A new Lancaster doctoral training centre will foster forward-thinking, interdisciplinary researchers that can combine social science, humanities and design with materials science.
The Leverhulme Doctoral Scholarships Programme in ‘Material Social Futures’ will equip 21 PhD researchers with the skills to understand how innovations in materials science, in social sciences and in the humanities and design can be marshalled together to create more socially and ecological desirable futures. Through case studies that combine social and technical perspectives on innovations in such topics as energy sources, in nanotechnology and in computing, PhDs in the centre will learn how to address real-world problems in cross-disciplinary teams, and how to effectively leverage these research innovations for broader social values.

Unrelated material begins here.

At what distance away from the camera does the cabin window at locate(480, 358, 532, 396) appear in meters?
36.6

As well as being trained to use new tools and techniques for imagining new socio-material possibilities, the training of Leverhulme Trust Doctoral Scholars will include a strong focus on developing the abilities of researchers to assess where, and how, distinct disciplinary skills and techniques can be brought alongside other skill sets when dealing with complex, large scale, social and material problems. They will learn how the outputs of state of the art research can be communicated in to the public at large and to key decision makers in government and industry. Taken as a whole, those trained in the new centre will be more effective in delivering their knowledge and skills to real world problems.
The Programme has been funded with more than £1 million from the Leverhulme Trust.

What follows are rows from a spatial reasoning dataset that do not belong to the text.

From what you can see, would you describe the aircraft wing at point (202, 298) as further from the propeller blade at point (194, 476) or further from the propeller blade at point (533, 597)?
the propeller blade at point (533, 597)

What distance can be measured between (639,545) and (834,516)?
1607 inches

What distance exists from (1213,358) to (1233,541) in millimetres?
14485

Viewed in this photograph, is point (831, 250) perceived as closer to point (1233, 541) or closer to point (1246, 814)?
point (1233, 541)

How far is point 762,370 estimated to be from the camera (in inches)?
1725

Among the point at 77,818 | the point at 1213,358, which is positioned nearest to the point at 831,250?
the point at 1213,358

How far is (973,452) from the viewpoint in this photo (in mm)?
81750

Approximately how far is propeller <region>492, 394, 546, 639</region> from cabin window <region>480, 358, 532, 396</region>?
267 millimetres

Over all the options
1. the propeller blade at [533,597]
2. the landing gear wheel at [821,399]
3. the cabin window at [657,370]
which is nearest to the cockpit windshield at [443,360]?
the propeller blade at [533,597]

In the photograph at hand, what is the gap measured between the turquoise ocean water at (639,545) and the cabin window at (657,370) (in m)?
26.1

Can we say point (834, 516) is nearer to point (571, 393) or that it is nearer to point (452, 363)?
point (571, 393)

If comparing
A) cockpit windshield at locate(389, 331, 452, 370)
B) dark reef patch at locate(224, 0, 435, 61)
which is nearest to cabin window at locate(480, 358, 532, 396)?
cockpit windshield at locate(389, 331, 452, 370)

The Leverhulme Doctoral Scholarships Programme in ‘Material Social Futures’ benefits from the first major strategic collaborative partnership between two of Lancaster university’s recently formed research Institutes – the Institute for Social Futures and the Material Science Institute.

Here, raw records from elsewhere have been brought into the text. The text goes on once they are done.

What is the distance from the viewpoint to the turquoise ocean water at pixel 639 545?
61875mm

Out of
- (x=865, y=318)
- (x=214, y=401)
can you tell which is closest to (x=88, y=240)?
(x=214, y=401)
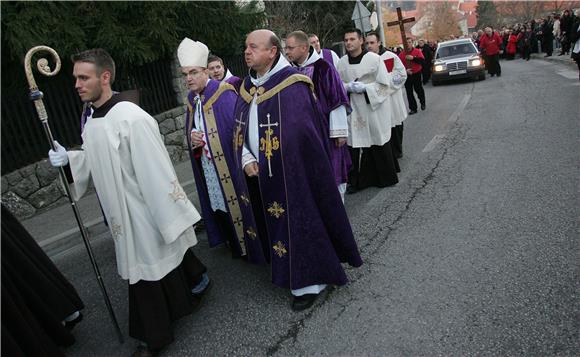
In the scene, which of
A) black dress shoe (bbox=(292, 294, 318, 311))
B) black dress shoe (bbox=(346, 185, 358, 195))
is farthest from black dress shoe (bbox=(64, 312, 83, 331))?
black dress shoe (bbox=(346, 185, 358, 195))

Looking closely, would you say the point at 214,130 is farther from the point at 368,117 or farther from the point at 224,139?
the point at 368,117

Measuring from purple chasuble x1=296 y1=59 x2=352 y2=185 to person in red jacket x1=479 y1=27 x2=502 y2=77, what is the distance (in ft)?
48.8

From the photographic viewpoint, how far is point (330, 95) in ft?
14.1

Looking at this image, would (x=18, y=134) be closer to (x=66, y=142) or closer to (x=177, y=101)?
(x=66, y=142)

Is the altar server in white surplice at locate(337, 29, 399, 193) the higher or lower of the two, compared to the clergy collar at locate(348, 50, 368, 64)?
lower

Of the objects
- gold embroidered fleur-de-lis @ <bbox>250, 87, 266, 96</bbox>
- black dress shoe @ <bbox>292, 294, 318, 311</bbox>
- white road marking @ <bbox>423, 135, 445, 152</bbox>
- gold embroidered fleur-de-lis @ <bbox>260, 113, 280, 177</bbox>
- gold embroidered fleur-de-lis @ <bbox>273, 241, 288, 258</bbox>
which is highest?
gold embroidered fleur-de-lis @ <bbox>250, 87, 266, 96</bbox>

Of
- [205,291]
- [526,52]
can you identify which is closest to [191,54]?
[205,291]

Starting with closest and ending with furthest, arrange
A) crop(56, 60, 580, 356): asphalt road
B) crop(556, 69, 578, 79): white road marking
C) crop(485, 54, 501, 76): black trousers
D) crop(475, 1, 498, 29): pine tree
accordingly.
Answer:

Professor Richard Harper, Co-Director of Lancaster University’s Institute of Social Futures and lead on the Leverhulme Doctoral Scholarships Programme in ‘Material Social Futures’, said: “This is a terrific opportunity to develop a cadre of researchers who will be able to work collaboratively on real, complex problems and can communicate the value and need of the research to the world at large. In the longer term, this project will help ensure that Lancaster PhDs come to be regarded as the most effectively trained anywhere – good at understanding complex problems, good at solving them, able to bring social and scientific concerns together to make the world a better place for all.”
Professor Robert Short, Director of Lancaster’s Material Science Institute, said: “What I find really exciting about Material Social Futures is that it will provide our science and engineering students with the necessary tools to make informed, sustainable, ethical and environmental decisions in their research. I am not aware of this anywhere else.”
The first cohort of Leverhulme Trust Doctoral Scholars will start their studies in autumn 2018. The programme will run for an initial seven years.